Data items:

++++++++

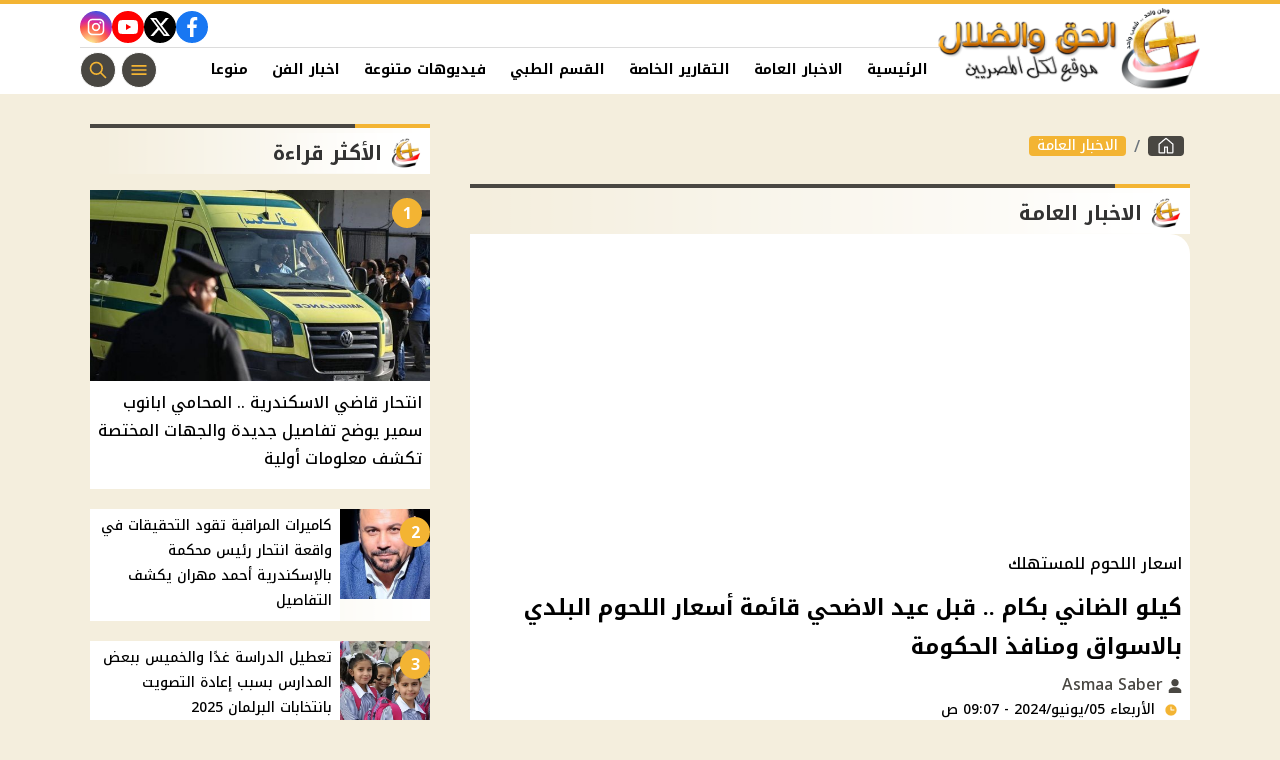

--- FILE ---
content_type: text/html; charset=utf-8
request_url: https://www.google.com/recaptcha/api2/aframe
body_size: 258
content:
<!DOCTYPE HTML><html><head><meta http-equiv="content-type" content="text/html; charset=UTF-8"></head><body><script nonce="CGkyCzaCSEU6offa422Vdg">/** Anti-fraud and anti-abuse applications only. See google.com/recaptcha */ try{var clients={'sodar':'https://pagead2.googlesyndication.com/pagead/sodar?'};window.addEventListener("message",function(a){try{if(a.source===window.parent){var b=JSON.parse(a.data);var c=clients[b['id']];if(c){var d=document.createElement('img');d.src=c+b['params']+'&rc='+(localStorage.getItem("rc::a")?sessionStorage.getItem("rc::b"):"");window.document.body.appendChild(d);sessionStorage.setItem("rc::e",parseInt(sessionStorage.getItem("rc::e")||0)+1);localStorage.setItem("rc::h",'1764918013369');}}}catch(b){}});window.parent.postMessage("_grecaptcha_ready", "*");}catch(b){}</script></body></html>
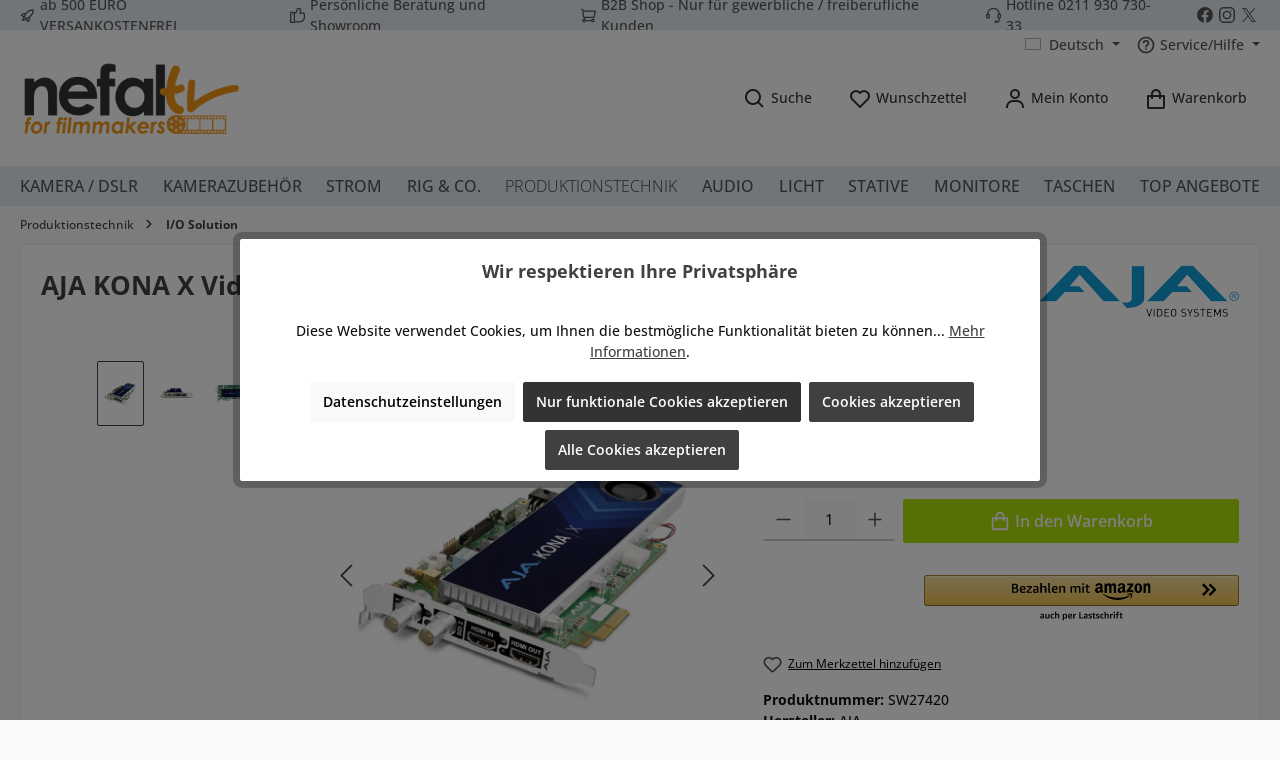

--- FILE ---
content_type: text/javascript
request_url: https://www.nefal.tv/theme/0326307f8047a27563149737baafe7f5/js/acris-cookie-consent-c-s/acris-cookie-consent-c-s.acris-cookie-configuration.plugin.8b88e2.js
body_size: 37
content:
"use strict";(self.webpackChunk=self.webpackChunk||[]).push([[4247],{247:(e,n,s)=>{s.r(n),s.d(n,{default:()=>a});class a extends window.PluginBaseClass{init(){}openOffCanvas(){window.openCookieConsentManager()}}}}]);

++++++++

Required work: For each line above that includes "https", make a copy.

Task result:
request_url: https://www.google.com/recaptcha/api2/aframe
<!DOCTYPE HTML><html><head><meta http-equiv="content-type" content="text/html; charset=UTF-8"></head><body><script nonce="CGkyCzaCSEU6offa422Vdg">/** Anti-fraud and anti-abuse applications only. See google.com/recaptcha */ try{var clients={'sodar':'https://pagead2.googlesyndication.com/pagead/sodar?'};window.addEventListener("message",function(a){try{if(a.source===window.parent){var b=JSON.parse(a.data);var c=clients[b['id']];if(c){var d=document.createElement('img');d.src=c+b['params']+'&rc='+(localStorage.getItem("rc::a")?sessionStorage.getItem("rc::b"):"");window.document.body.appendChild(d);sessionStorage.setItem("rc::e",parseInt(sessionStorage.getItem("rc::e")||0)+1);localStorage.setItem("rc::h",'1764918013369');}}}catch(b){}});window.parent.postMessage("_grecaptcha_ready", "*");}catch(b){}</script></body></html>
request_url: https://www.nefal.tv/theme/0326307f8047a27563149737baafe7f5/js/acris-cookie-consent-c-s/acris-cookie-consent-c-s.acris-cookie-configuration.plugin.8b88e2.js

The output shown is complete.